(Stored entries)
::::

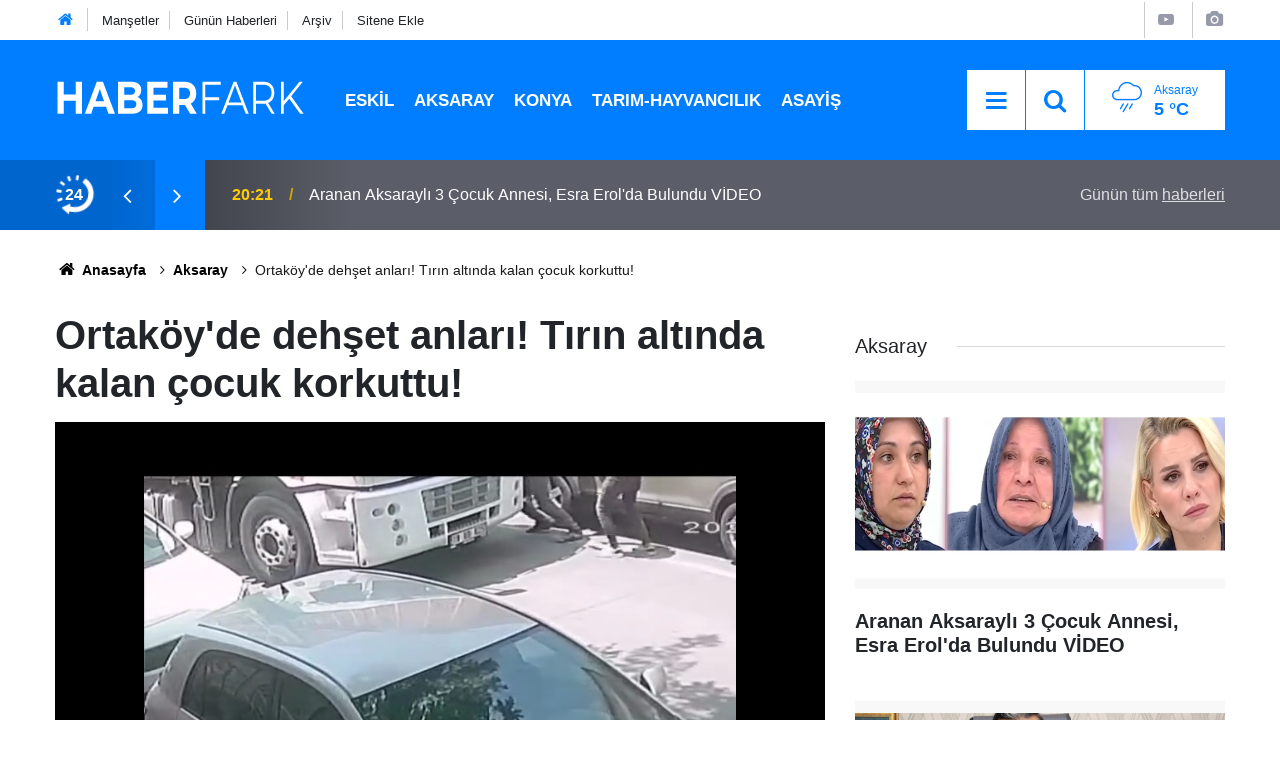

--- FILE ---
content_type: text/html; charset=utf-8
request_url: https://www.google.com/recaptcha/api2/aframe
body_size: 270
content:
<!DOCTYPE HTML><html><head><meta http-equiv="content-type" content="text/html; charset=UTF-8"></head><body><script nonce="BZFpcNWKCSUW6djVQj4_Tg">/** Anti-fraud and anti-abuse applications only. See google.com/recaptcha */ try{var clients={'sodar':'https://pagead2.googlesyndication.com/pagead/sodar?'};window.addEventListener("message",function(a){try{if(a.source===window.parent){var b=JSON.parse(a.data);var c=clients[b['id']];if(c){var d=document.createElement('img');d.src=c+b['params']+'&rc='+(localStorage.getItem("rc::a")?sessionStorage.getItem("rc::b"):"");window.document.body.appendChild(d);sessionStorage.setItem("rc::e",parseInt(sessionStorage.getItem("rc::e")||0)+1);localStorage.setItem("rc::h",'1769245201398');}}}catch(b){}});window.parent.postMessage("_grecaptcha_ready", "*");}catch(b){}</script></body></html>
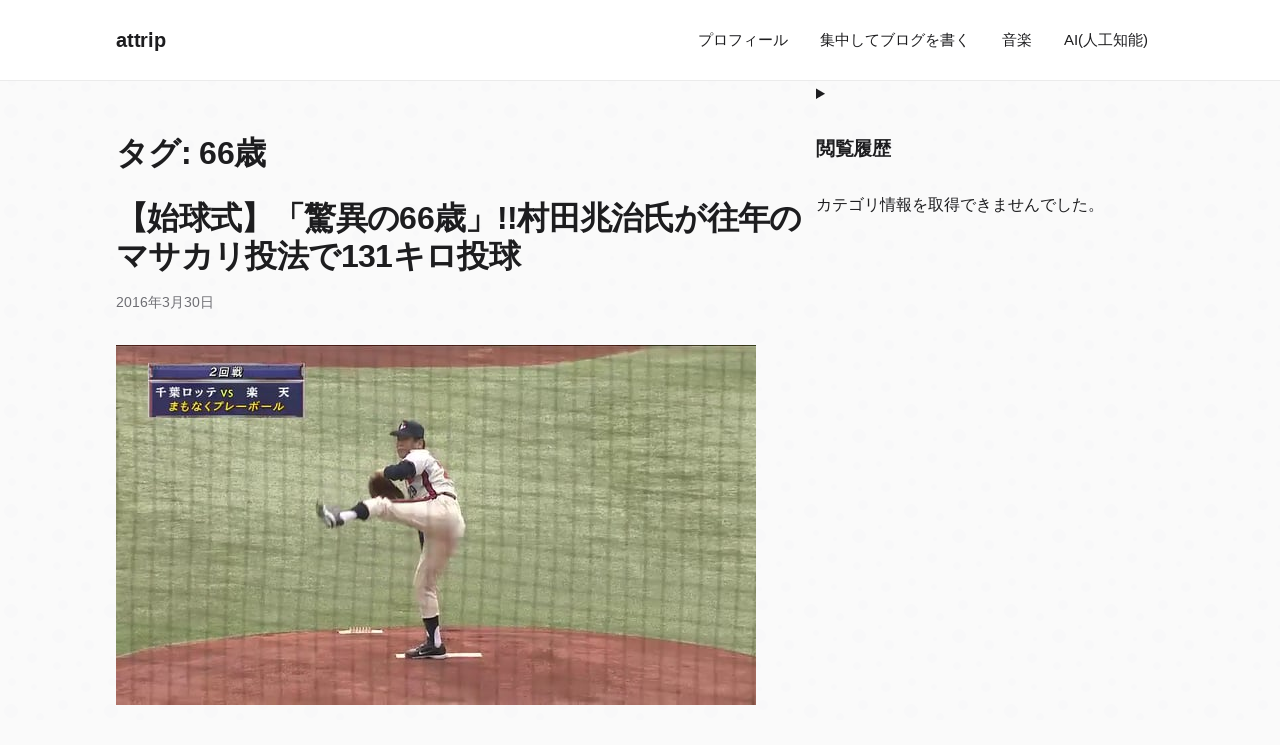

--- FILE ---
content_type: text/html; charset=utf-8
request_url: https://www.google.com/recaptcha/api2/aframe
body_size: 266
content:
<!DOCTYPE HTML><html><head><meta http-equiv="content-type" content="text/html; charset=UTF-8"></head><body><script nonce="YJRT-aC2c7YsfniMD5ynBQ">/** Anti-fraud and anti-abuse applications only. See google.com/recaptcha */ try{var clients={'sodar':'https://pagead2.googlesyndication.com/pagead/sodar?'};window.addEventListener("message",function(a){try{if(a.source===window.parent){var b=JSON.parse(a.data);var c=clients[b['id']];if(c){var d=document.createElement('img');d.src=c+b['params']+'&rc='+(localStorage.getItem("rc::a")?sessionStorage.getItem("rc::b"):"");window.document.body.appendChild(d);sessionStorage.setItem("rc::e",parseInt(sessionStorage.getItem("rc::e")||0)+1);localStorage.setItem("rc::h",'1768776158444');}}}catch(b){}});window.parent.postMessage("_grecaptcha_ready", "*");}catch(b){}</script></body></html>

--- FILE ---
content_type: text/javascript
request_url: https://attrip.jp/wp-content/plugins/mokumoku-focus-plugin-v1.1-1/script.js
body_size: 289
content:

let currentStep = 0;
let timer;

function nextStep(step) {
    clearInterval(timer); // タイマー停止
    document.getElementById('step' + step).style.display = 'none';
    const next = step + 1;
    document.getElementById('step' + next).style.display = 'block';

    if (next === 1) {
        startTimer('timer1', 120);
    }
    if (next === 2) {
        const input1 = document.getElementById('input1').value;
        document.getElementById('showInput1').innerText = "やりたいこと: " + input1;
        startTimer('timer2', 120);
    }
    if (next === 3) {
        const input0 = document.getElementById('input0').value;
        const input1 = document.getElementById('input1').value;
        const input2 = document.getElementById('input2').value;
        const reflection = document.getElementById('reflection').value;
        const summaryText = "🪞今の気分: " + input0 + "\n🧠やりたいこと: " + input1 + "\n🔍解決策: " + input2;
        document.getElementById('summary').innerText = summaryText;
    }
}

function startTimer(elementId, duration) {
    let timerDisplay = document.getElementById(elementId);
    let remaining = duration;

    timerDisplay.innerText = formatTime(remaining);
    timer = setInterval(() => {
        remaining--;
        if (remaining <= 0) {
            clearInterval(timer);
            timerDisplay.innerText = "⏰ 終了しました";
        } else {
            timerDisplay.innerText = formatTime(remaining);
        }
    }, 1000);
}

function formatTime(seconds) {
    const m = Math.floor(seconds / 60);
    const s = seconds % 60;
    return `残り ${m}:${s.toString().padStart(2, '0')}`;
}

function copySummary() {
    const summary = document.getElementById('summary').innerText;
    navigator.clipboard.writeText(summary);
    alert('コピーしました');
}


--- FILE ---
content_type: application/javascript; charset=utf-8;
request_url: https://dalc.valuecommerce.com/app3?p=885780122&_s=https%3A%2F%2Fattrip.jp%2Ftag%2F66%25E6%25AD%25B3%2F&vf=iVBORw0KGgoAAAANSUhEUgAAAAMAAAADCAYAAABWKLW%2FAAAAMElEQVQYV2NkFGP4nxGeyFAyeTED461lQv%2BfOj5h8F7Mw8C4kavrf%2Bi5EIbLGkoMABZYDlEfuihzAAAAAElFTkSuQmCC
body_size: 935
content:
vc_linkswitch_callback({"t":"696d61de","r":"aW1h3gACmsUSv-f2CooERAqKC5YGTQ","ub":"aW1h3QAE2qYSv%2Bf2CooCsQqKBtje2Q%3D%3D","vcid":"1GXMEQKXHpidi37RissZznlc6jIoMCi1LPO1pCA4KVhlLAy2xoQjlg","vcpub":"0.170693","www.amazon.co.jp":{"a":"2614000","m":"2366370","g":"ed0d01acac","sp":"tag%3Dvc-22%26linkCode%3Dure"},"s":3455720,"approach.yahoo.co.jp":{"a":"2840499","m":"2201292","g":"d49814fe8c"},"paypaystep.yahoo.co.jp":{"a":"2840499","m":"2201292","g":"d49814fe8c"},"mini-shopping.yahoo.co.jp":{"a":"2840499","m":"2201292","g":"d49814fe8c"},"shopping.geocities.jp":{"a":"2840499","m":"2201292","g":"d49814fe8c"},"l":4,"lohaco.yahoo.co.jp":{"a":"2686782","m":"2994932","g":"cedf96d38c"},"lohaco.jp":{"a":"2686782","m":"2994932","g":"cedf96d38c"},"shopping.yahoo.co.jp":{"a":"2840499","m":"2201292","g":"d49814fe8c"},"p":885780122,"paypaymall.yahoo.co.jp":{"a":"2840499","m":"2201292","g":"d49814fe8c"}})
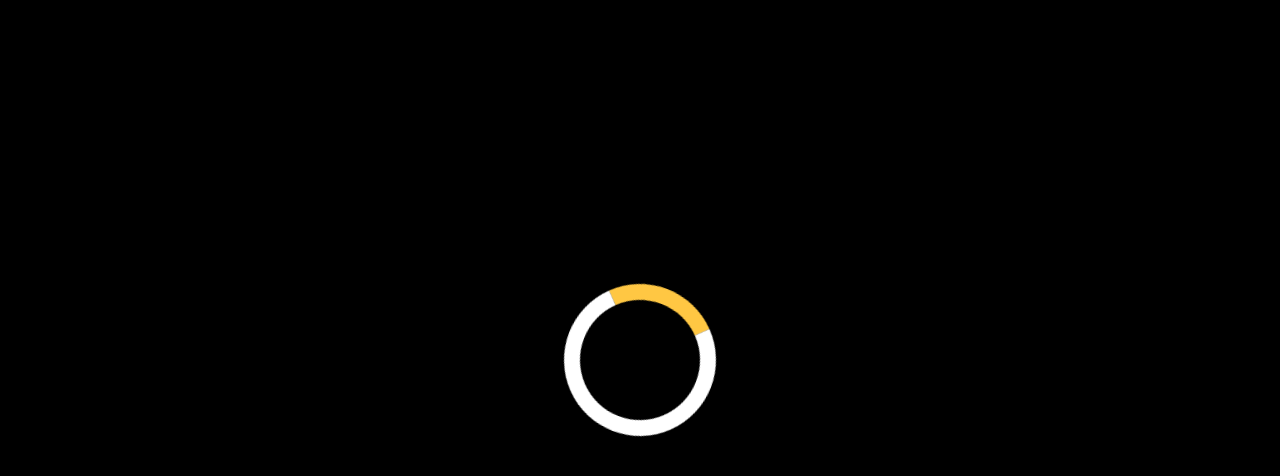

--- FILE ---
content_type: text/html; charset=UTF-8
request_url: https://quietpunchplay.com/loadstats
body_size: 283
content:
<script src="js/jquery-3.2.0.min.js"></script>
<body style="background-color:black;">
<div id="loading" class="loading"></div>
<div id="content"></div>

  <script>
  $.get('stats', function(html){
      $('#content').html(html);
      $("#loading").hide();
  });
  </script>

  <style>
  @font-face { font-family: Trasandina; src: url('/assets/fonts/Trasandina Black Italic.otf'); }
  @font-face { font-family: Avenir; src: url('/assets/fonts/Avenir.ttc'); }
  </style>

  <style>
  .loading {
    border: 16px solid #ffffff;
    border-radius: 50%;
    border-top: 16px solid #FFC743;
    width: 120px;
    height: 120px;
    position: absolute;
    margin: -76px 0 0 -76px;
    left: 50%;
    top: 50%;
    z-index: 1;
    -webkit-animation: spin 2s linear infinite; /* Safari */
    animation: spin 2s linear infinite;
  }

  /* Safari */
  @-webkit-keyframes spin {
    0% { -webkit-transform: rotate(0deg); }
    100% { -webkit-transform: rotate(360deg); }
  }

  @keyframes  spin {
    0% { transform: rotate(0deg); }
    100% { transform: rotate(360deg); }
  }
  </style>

::::

▸ **Exercise prompt**:
Would you retype every record above exactly, leaving out the pictures?

▸ **Answer**:
--- FILE ---
content_type: text/html; charset=utf-8
request_url: https://www.google.com/recaptcha/api2/aframe
body_size: 270
content:
<!DOCTYPE HTML><html><head><meta http-equiv="content-type" content="text/html; charset=UTF-8"></head><body><script nonce="BZFpcNWKCSUW6djVQj4_Tg">/** Anti-fraud and anti-abuse applications only. See google.com/recaptcha */ try{var clients={'sodar':'https://pagead2.googlesyndication.com/pagead/sodar?'};window.addEventListener("message",function(a){try{if(a.source===window.parent){var b=JSON.parse(a.data);var c=clients[b['id']];if(c){var d=document.createElement('img');d.src=c+b['params']+'&rc='+(localStorage.getItem("rc::a")?sessionStorage.getItem("rc::b"):"");window.document.body.appendChild(d);sessionStorage.setItem("rc::e",parseInt(sessionStorage.getItem("rc::e")||0)+1);localStorage.setItem("rc::h",'1769245201398');}}}catch(b){}});window.parent.postMessage("_grecaptcha_ready", "*");}catch(b){}</script></body></html>

--- FILE ---
content_type: text/html; charset=utf-8
request_url: https://www.google.com/recaptcha/api2/aframe
body_size: 266
content:
<!DOCTYPE HTML><html><head><meta http-equiv="content-type" content="text/html; charset=UTF-8"></head><body><script nonce="YJRT-aC2c7YsfniMD5ynBQ">/** Anti-fraud and anti-abuse applications only. See google.com/recaptcha */ try{var clients={'sodar':'https://pagead2.googlesyndication.com/pagead/sodar?'};window.addEventListener("message",function(a){try{if(a.source===window.parent){var b=JSON.parse(a.data);var c=clients[b['id']];if(c){var d=document.createElement('img');d.src=c+b['params']+'&rc='+(localStorage.getItem("rc::a")?sessionStorage.getItem("rc::b"):"");window.document.body.appendChild(d);sessionStorage.setItem("rc::e",parseInt(sessionStorage.getItem("rc::e")||0)+1);localStorage.setItem("rc::h",'1768776158444');}}}catch(b){}});window.parent.postMessage("_grecaptcha_ready", "*");}catch(b){}</script></body></html>

--- FILE ---
content_type: text/javascript
request_url: https://attrip.jp/wp-content/plugins/mokumoku-focus-plugin-v1.1-1/script.js
body_size: 289
content:

let currentStep = 0;
let timer;

function nextStep(step) {
    clearInterval(timer); // タイマー停止
    document.getElementById('step' + step).style.display = 'none';
    const next = step + 1;
    document.getElementById('step' + next).style.display = 'block';

    if (next === 1) {
        startTimer('timer1', 120);
    }
    if (next === 2) {
        const input1 = document.getElementById('input1').value;
        document.getElementById('showInput1').innerText = "やりたいこと: " + input1;
        startTimer('timer2', 120);
    }
    if (next === 3) {
        const input0 = document.getElementById('input0').value;
        const input1 = document.getElementById('input1').value;
        const input2 = document.getElementById('input2').value;
        const reflection = document.getElementById('reflection').value;
        const summaryText = "🪞今の気分: " + input0 + "\n🧠やりたいこと: " + input1 + "\n🔍解決策: " + input2;
        document.getElementById('summary').innerText = summaryText;
    }
}

function startTimer(elementId, duration) {
    let timerDisplay = document.getElementById(elementId);
    let remaining = duration;

    timerDisplay.innerText = formatTime(remaining);
    timer = setInterval(() => {
        remaining--;
        if (remaining <= 0) {
            clearInterval(timer);
            timerDisplay.innerText = "⏰ 終了しました";
        } else {
            timerDisplay.innerText = formatTime(remaining);
        }
    }, 1000);
}

function formatTime(seconds) {
    const m = Math.floor(seconds / 60);
    const s = seconds % 60;
    return `残り ${m}:${s.toString().padStart(2, '0')}`;
}

function copySummary() {
    const summary = document.getElementById('summary').innerText;
    navigator.clipboard.writeText(summary);
    alert('コピーしました');
}


--- FILE ---
content_type: application/javascript; charset=utf-8;
request_url: https://dalc.valuecommerce.com/app3?p=885780122&_s=https%3A%2F%2Fattrip.jp%2Ftag%2F66%25E6%25AD%25B3%2F&vf=iVBORw0KGgoAAAANSUhEUgAAAAMAAAADCAYAAABWKLW%2FAAAAMElEQVQYV2NkFGP4nxGeyFAyeTED461lQv%2BfOj5h8F7Mw8C4kavrf%2Bi5EIbLGkoMABZYDlEfuihzAAAAAElFTkSuQmCC
body_size: 935
content:
vc_linkswitch_callback({"t":"696d61de","r":"aW1h3gACmsUSv-f2CooERAqKC5YGTQ","ub":"aW1h3QAE2qYSv%2Bf2CooCsQqKBtje2Q%3D%3D","vcid":"1GXMEQKXHpidi37RissZznlc6jIoMCi1LPO1pCA4KVhlLAy2xoQjlg","vcpub":"0.170693","www.amazon.co.jp":{"a":"2614000","m":"2366370","g":"ed0d01acac","sp":"tag%3Dvc-22%26linkCode%3Dure"},"s":3455720,"approach.yahoo.co.jp":{"a":"2840499","m":"2201292","g":"d49814fe8c"},"paypaystep.yahoo.co.jp":{"a":"2840499","m":"2201292","g":"d49814fe8c"},"mini-shopping.yahoo.co.jp":{"a":"2840499","m":"2201292","g":"d49814fe8c"},"shopping.geocities.jp":{"a":"2840499","m":"2201292","g":"d49814fe8c"},"l":4,"lohaco.yahoo.co.jp":{"a":"2686782","m":"2994932","g":"cedf96d38c"},"lohaco.jp":{"a":"2686782","m":"2994932","g":"cedf96d38c"},"shopping.yahoo.co.jp":{"a":"2840499","m":"2201292","g":"d49814fe8c"},"p":885780122,"paypaymall.yahoo.co.jp":{"a":"2840499","m":"2201292","g":"d49814fe8c"}})

--- FILE ---
content_type: text/html; charset=UTF-8
request_url: https://quietpunchplay.com/loadstats
body_size: 283
content:
<script src="js/jquery-3.2.0.min.js"></script>
<body style="background-color:black;">
<div id="loading" class="loading"></div>
<div id="content"></div>

  <script>
  $.get('stats', function(html){
      $('#content').html(html);
      $("#loading").hide();
  });
  </script>

  <style>
  @font-face { font-family: Trasandina; src: url('/assets/fonts/Trasandina Black Italic.otf'); }
  @font-face { font-family: Avenir; src: url('/assets/fonts/Avenir.ttc'); }
  </style>

  <style>
  .loading {
    border: 16px solid #ffffff;
    border-radius: 50%;
    border-top: 16px solid #FFC743;
    width: 120px;
    height: 120px;
    position: absolute;
    margin: -76px 0 0 -76px;
    left: 50%;
    top: 50%;
    z-index: 1;
    -webkit-animation: spin 2s linear infinite; /* Safari */
    animation: spin 2s linear infinite;
  }

  /* Safari */
  @-webkit-keyframes spin {
    0% { -webkit-transform: rotate(0deg); }
    100% { -webkit-transform: rotate(360deg); }
  }

  @keyframes  spin {
    0% { transform: rotate(0deg); }
    100% { transform: rotate(360deg); }
  }
  </style>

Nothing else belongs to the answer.